• **작성할 내용**: 아래 목록에서 "Is (x=235, y=103)"라는 문구가 있는 줄과 "Answer: bbox(413, 204, 460, 290): tail"라는 문구가 있는 줄 사이 부분(두 줄 포함)만 열 이름이 "입력"과 "출력"인 2열 CSV로 바꾸십시오. 입력 하나당 한 행으로 하되, 입력과 그 답은 줄바꿈을 공백으로 바꾸어 각각 큰따옴표로 묶은 한 필드에 넣으십시오.
═════ 처리할 데이터
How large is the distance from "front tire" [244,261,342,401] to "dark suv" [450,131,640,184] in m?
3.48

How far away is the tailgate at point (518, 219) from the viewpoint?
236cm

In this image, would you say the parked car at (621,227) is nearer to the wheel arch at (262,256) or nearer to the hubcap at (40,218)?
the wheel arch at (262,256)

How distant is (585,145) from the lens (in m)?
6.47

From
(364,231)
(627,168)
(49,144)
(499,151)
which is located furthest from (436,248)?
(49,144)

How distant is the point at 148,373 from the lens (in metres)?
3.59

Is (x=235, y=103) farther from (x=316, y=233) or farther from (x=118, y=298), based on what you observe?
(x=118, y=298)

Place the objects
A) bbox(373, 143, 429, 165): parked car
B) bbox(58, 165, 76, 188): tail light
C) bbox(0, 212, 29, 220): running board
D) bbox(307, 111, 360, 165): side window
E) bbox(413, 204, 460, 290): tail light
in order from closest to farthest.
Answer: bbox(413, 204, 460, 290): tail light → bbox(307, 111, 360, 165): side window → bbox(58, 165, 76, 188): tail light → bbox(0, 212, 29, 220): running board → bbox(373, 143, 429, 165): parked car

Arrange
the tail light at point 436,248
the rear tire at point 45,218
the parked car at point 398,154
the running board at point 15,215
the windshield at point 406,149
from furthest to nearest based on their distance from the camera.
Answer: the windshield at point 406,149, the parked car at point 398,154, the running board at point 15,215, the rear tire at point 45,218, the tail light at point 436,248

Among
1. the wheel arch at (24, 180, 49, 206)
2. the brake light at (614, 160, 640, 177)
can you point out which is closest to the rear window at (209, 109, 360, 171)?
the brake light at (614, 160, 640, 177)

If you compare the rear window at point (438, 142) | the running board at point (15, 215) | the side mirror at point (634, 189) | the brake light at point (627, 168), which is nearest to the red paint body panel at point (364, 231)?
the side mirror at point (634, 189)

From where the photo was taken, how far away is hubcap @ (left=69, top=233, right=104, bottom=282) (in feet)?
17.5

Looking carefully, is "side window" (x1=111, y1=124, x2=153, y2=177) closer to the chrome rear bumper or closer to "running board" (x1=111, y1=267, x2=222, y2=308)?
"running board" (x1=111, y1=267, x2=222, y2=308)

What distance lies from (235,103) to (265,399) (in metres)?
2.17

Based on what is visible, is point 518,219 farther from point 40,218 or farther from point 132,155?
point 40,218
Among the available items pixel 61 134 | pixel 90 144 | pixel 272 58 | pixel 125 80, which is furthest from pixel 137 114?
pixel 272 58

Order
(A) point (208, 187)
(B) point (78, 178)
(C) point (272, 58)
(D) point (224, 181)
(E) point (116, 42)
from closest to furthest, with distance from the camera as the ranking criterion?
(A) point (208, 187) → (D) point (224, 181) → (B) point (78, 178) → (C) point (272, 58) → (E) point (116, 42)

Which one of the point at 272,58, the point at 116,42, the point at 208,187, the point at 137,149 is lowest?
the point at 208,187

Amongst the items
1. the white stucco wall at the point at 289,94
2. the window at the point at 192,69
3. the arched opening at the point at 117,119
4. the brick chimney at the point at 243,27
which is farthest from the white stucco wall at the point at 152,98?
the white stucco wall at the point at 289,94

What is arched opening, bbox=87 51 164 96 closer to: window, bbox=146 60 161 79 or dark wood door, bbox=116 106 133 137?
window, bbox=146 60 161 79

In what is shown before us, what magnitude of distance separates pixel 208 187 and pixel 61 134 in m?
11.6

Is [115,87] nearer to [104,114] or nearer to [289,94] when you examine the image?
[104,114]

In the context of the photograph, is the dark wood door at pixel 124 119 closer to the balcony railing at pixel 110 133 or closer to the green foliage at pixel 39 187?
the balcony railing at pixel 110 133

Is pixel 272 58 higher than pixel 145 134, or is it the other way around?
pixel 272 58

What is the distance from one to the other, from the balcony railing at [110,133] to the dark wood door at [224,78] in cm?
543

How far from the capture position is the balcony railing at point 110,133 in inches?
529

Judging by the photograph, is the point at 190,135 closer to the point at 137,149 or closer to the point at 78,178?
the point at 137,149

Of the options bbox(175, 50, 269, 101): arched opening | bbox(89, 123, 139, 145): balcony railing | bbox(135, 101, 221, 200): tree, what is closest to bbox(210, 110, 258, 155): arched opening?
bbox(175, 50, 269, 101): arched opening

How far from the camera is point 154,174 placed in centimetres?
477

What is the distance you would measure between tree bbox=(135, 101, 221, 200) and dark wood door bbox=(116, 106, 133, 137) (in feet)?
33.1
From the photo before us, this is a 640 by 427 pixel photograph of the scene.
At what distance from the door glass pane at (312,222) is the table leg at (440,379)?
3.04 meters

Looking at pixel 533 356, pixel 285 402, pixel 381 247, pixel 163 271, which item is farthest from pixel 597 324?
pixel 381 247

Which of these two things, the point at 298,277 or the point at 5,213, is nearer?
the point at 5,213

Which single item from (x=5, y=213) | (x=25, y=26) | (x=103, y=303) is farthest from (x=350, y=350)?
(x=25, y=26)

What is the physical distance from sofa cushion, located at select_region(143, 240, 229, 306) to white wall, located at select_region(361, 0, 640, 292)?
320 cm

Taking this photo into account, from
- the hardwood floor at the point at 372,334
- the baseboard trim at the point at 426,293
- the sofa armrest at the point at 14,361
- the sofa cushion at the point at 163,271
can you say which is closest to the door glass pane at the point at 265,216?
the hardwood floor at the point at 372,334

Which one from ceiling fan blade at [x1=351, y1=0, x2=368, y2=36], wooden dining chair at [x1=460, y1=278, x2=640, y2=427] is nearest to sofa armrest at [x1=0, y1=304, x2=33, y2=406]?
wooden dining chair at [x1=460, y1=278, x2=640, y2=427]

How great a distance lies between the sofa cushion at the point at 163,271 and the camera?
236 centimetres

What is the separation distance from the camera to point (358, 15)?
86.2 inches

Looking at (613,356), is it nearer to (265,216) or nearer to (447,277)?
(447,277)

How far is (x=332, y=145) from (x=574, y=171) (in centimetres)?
══════════
• **과제 응답**:
입력,출력
"Is (x=235, y=103) farther from (x=316, y=233) or farther from (x=118, y=298), based on what you observe?","(x=118, y=298)"
"Place the objects A) bbox(373, 143, 429, 165): parked car B) bbox(58, 165, 76, 188): tail light C) bbox(0, 212, 29, 220): running board D) bbox(307, 111, 360, 165): side window E) bbox(413, 204, 460, 290): tail light in order from closest to farthest. Answer:","bbox(413, 204, 460, 290): tail light → bbox(307, 111, 360, 165): side window → bbox(58, 165, 76, 188): tail light → bbox(0, 212, 29, 220): running board → bbox(373, 143, 429, 165): parked car"